Are You Building a Company or Managing an Engineering Project?
Earlier today I read this post titled “SDN is Not a Technology, It’s A Use Case.” Shortly after, I found myself in a conversation with one of our lead algorithmic developers. We were discussing recent developments in the deployment of photonics inside the data center and papers we had read from Google researchers. At Plexxi, we have already begun the thinking around what our product architecture will look like in 3-5 years. In the conversation I was having with the algorithmic developer, it occurred to me that we sometimes become so immersed in what we are doing on a daily, weekly, quarterly basis that we lose track of whether we are working on a project or building a company.
At Plexxi, we are building a company. This is probably the point at which I depart the room in regard to conversations about SDN. I also find it ironic that a person at a standards body would claim that a collection of technologies, in this case SDN, still does nothing. Plexxi is my fifth startup. Over the years I have learned that engineering projects do not equate to building startups. I like to build companies and for me innovative engineering projects (i.e. have some level of risk wherein risk correlates to value) are really the proofs along the way to building the company. I have a notebook (which is now on Evernote) that I keep a list of insights I learned through all my startup stops. One of the lessons is fast failure. Startups need to be cycling through their product development efforts quickly. I call this fast failure.
What we are doing almost 2.5 years into Plexxi, is bringing to market the early engineering proofs of our product set, which we believe provide the foundation for building phonically agile networks at hyper scale; but in time we will get that level. We are presently in the stage of deploying our product set to customers. We are tweaking the product set, prioritizing new features, improving scale and capabilities. Over the past 3-6 months the number of projects being undertaken by our development teams feels as if it went hyperbolic. We are doing a lot and that is being driven by market needs. The successful balance is somewhere at the intersection of way too much too get done, way too many legacy features and so many future features that no one can find a use case. We have to balance the needs of the business today with the long term vision. This is all normal and I would say it is a red flag for any startup to not be in this state at some point.

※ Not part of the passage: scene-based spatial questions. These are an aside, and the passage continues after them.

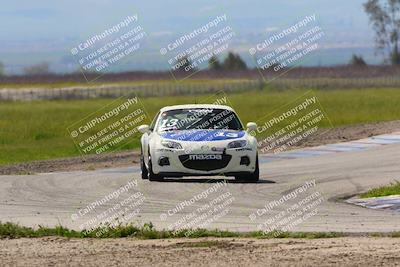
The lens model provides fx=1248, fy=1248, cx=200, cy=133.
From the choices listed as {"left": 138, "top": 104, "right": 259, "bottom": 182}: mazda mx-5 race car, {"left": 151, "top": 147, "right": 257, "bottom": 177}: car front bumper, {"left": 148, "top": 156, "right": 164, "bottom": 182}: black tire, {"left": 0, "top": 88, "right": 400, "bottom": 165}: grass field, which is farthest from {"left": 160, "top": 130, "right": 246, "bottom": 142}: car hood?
{"left": 0, "top": 88, "right": 400, "bottom": 165}: grass field

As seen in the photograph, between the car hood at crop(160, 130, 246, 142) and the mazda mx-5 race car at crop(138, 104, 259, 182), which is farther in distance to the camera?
the car hood at crop(160, 130, 246, 142)

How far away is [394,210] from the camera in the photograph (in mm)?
16359

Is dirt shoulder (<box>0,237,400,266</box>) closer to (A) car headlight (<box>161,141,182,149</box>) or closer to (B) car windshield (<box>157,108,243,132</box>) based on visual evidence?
(A) car headlight (<box>161,141,182,149</box>)

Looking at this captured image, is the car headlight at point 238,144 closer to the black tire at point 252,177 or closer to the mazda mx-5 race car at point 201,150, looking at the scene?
the mazda mx-5 race car at point 201,150

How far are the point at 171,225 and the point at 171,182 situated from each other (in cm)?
672

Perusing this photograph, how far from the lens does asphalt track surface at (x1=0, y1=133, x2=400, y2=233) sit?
1500 cm

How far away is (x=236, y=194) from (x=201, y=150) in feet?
6.40

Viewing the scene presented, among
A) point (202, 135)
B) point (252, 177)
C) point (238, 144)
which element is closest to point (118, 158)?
point (252, 177)

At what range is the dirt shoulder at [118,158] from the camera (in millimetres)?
27094

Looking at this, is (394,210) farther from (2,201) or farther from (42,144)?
(42,144)

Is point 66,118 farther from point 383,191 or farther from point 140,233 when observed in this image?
point 140,233

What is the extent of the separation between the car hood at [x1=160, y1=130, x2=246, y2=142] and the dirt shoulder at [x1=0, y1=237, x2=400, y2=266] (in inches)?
304

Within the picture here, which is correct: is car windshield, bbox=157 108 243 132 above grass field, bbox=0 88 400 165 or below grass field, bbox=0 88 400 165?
above

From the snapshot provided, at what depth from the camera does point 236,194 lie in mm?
18875
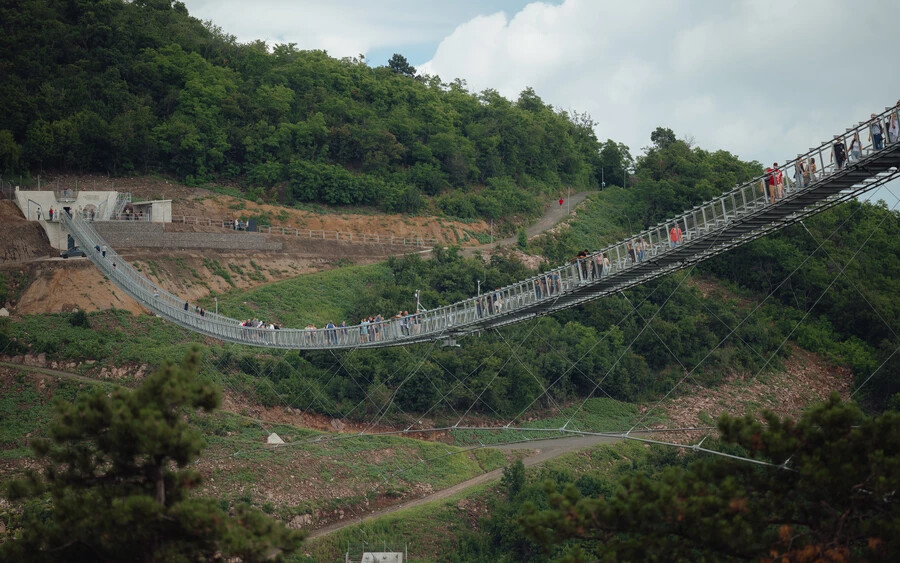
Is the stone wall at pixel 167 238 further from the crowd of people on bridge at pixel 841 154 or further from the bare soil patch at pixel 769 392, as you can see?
the crowd of people on bridge at pixel 841 154

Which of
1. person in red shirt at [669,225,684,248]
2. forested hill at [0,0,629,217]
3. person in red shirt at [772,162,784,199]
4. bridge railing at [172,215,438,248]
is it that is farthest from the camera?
forested hill at [0,0,629,217]

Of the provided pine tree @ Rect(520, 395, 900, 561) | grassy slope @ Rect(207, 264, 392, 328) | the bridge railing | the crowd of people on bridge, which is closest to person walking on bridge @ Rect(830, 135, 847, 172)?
the crowd of people on bridge

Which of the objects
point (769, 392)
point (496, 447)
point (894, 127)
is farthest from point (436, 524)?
point (769, 392)

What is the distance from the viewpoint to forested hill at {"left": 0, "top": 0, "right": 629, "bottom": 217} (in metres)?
53.9

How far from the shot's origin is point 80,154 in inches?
2084

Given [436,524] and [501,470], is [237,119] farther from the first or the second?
[436,524]

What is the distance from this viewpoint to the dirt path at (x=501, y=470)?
109ft

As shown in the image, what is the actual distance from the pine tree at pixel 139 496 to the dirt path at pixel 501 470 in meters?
13.3

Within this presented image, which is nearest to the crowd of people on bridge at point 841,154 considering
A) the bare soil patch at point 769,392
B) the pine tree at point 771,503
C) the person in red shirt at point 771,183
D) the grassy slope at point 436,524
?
the person in red shirt at point 771,183

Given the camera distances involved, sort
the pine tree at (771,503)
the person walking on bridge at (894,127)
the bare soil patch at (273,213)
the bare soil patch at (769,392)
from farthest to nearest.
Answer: the bare soil patch at (273,213), the bare soil patch at (769,392), the person walking on bridge at (894,127), the pine tree at (771,503)

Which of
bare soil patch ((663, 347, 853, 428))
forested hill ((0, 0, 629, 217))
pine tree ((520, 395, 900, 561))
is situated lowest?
pine tree ((520, 395, 900, 561))

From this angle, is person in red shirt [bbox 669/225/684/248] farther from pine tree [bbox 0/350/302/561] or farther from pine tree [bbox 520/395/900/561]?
pine tree [bbox 0/350/302/561]

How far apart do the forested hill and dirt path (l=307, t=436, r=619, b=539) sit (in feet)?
65.8

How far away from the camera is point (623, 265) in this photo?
2727 centimetres
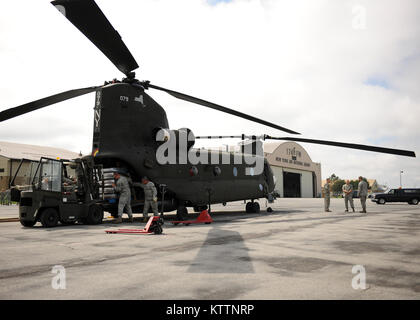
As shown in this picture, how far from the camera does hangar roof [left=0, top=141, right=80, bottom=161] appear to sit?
4197 cm

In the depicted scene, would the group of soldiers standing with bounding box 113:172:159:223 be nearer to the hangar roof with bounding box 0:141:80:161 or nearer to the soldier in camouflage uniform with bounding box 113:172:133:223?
the soldier in camouflage uniform with bounding box 113:172:133:223

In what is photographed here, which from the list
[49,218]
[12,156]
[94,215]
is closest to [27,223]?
[49,218]

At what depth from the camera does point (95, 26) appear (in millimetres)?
7648

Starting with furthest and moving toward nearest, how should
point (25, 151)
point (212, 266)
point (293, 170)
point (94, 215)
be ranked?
point (293, 170) → point (25, 151) → point (94, 215) → point (212, 266)

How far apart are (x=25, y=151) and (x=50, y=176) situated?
1578 inches

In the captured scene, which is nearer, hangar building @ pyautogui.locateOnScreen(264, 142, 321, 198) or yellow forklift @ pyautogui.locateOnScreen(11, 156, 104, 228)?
yellow forklift @ pyautogui.locateOnScreen(11, 156, 104, 228)

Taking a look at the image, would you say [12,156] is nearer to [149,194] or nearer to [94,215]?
[94,215]

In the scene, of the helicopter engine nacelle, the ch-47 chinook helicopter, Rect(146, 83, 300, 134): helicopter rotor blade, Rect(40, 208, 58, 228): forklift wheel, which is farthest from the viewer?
the helicopter engine nacelle

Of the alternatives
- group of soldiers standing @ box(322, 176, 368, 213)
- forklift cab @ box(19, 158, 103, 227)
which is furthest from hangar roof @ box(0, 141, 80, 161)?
group of soldiers standing @ box(322, 176, 368, 213)

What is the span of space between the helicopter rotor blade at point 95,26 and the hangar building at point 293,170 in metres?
50.3

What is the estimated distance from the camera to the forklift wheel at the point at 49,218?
10277mm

When NASA decided to go to the moon, they did not solve the problem of going to the moon as the first engineering objective – it was a long term objective. They divided the work into many steps, what I call engineering proofs, over eight years. I remember competing against Cisco products in the late 1980s. I feel confident in saying that the products Cisco is building today, were not on their 1988 engineering plan of record. What Cisco was doing in 1988/1989 was building out the engineering proofs along the way to what they are today: IGRP, RIP2, IOS, new hardware platforms, etc. A huge, under appreciated advantage that Cisco had over Wellfleet, Proteon, CrossComm, Retix, ACC and others, was they were able to (i) cycle through the engineering proofs faster, (ii) get those proofs to market and (iii) acquire real operational experience with those products, proofs. They repaired and improved their products because they had experience with the unexpected before all others came to market with routers and switches. Networking is not simple.
One of the architectural choices Plexxi made two years ago was to build a federated co-controller architecture. The details can be found on our website, but a short summary is Plexxi chose to put a high performance controller on the switch element for forwarding state functions. Our central controller was designed for topology and algorithmic calculations. As network guys, Plexxi knew that central controller dependency for forwarding decisions would have negative long term performance and fault domain implications. Over this past weekend we had a central controller issue at a customer with a production network. The network switches lost connectivity with the central controller. I was bit surprised to learn of this issue when I came into the office on Monday, because at no time did I receive an alert as to a customer trouble ticket. There was a reason I did not see a trouble ticket – no Severity 1 trouble ticket was created. The network did not fail and the customer did not have an outage, the central controller was out of reach for a period of time, but the co-controllers in the switch elements kept functioning using their stored forward topologies. In a Plexxi network, we store active forwarding topologies and backup topologies for each in flight MAC address in each switch element. The use of a controller for packet forwarding decisions is often why we are considered an SDN company, although we view SDN as technique that was chosen because it was the best tool at the time to build a network differently.
Some people many think that SDN still does nothing. For us, architectural decisions taken almost two years ago were proved operationally sound and correct. Engineering proofs along the way are the foundational elements of building a company. Our end goal is to build a big company, by cycling through the engineering proofs that over the long term, enable us to build networks differently and realize the true vision of the company.
As always I could be wrong as I hacked this post together in between meetings.
/wrk
Can you explain how, over the course if an entire weekend, no MAC address aged out and where flushed?
I understand being able to maintain existing topology for some finite amount of time as well as not being able to learn/distribute new MAC address during controller outage but over an entire weekend?
The co-controllers on the switch elements did the learning and forwarding. The central controller exists for optimization, algorithmic fitting, API access, etc. The switch elements have default forwarding mechanisms just like a old school network. When the central controller is present, we can execute better fitting of workloads, if it is not present we use one of the many prior topologies calculated by the central controller when it was present or we default to traditional old school network. When the central controller comes back, it begins to analyze, inventory and calculate typologies. BTW…astute question from you.